Bradford was shot three times from behind — in the head, neck and lower back. A medical examiner said he died from an injury to the brain caused by a bullet. He was never provided medical aid by the officers, according to the lawsuit.

The suit states that the officer's "primary duty was to eliminate any threat to innocent civilians and first responders, not to kill them."

In February, State Attorney General Steve Marshall said his investigation into the shooting found that the officer did not break the law and he would not be charged in Bradford's death.

The attorney general's report stated that the officer mistakenly believed Bradford was the shooter when he saw Bradford running toward the scene holding a gun.

The Hoover Police Department never identified the involved officer. They did not return NBC News' request for comment.

The lawsuit also accuses the city of Hoover of falsely claiming Bradford was the shooter. Officers initially classified him as a "threat" but later corrected themselves.

The actual shooter, Erron Brown, 20, was later arrested and charged with attempted murder.

Pipkins is suing for wrongful death, excessive force and unlawful seizure. She is seeking unspecified damages and fees.

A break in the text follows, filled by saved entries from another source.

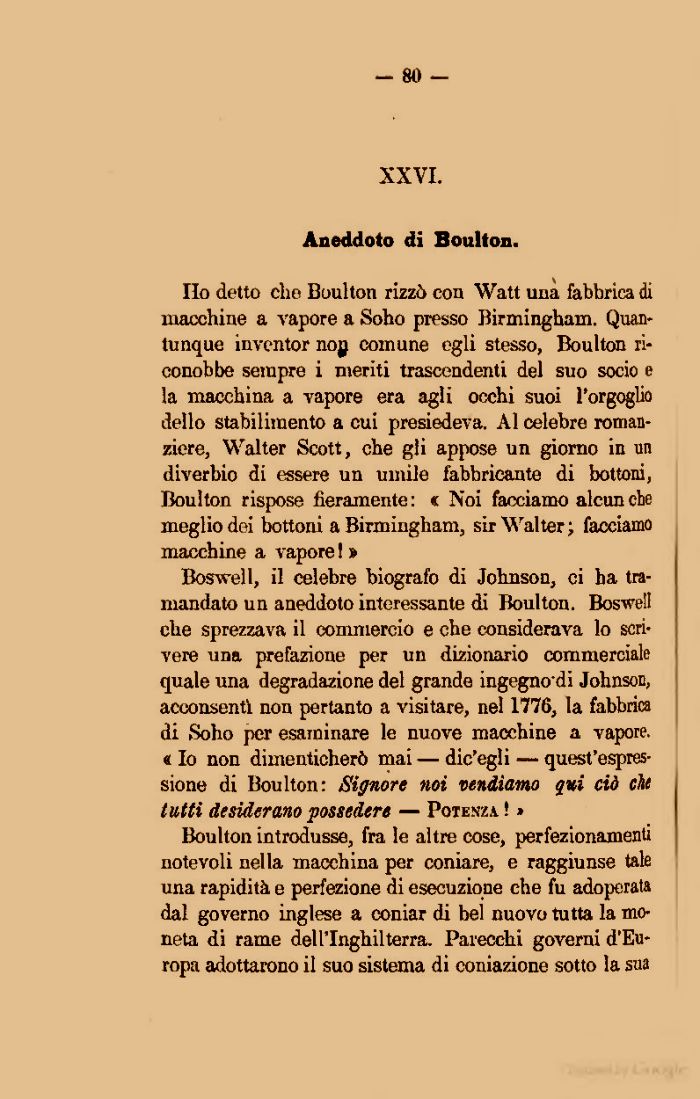 — 80 —

XXVI.

Aneddoto di Boulton.

Ho detto che Boulton rizzò con Watt una fabbrica di macchine a vapore a Soho presso Birmingham. Quantunque inventor non comune egli stesso, Boulton riconobbe sempre i meriti trascendenti del suo socio e la macchina a vapore era agli occhi suoi l'orgoglio dello stabilimento a cui presiedeva. Al celebre romanziere, Walter Scott, che gli appose un giorno in un diverbio di essere un umile fabbricante di bottoni, Boulton rispose fieramente: « Noi facciamo alcun che meglio dei bottoni a Birmingham, sir Walter; facciamo macchine a vapore! »

Boswell, il celebre biografo di Johnson, ci ha tramandato un aneddoto interessante di Boulton. Boswell che sprezzava il commercio e che considerava lo scrivere una prefazione per un dizionario commerciale quale una degradazione del grande ingegno di Johnson, acconsentì non pertanto a visitare, nel 1776, la fabbrica di Soho per esaminare le nuove macchine a vapore. « Io non dimenticherò mai — dic'egli — quest'espressione di Boulton: Signore noi vendiamo qui ciò che tutti desiderano possedere — Potenza! »

Boulton introdusse, fra le altre cose, perfezionamenti notevoli nella macchina per coniare, e raggiunse tale una rapidità e perfezione di esecuzione che fu adoperata dal governo inglese a coniar di bel nuovo tutta la moneta di rame dell'Inghilterra. Parecchi governi d'Europa adottarono il suo sistema di coniazione sotto la sua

"This lawsuit is to bring change so that no other mother or father has to go through this," she said at a news conference Friday. "And it is my God-given duty to stand up and fight for what's right."

Bradford's father, who retired from the Birmingham Police Department, said his son's death is a "hard pill for me to swallow."

"I think about my son every day," Emantic Sr. said. "When you are sworn to protect and serve that's what you need to do. You never gave my son a warning. You just assumed and assessed the situation in a bad way."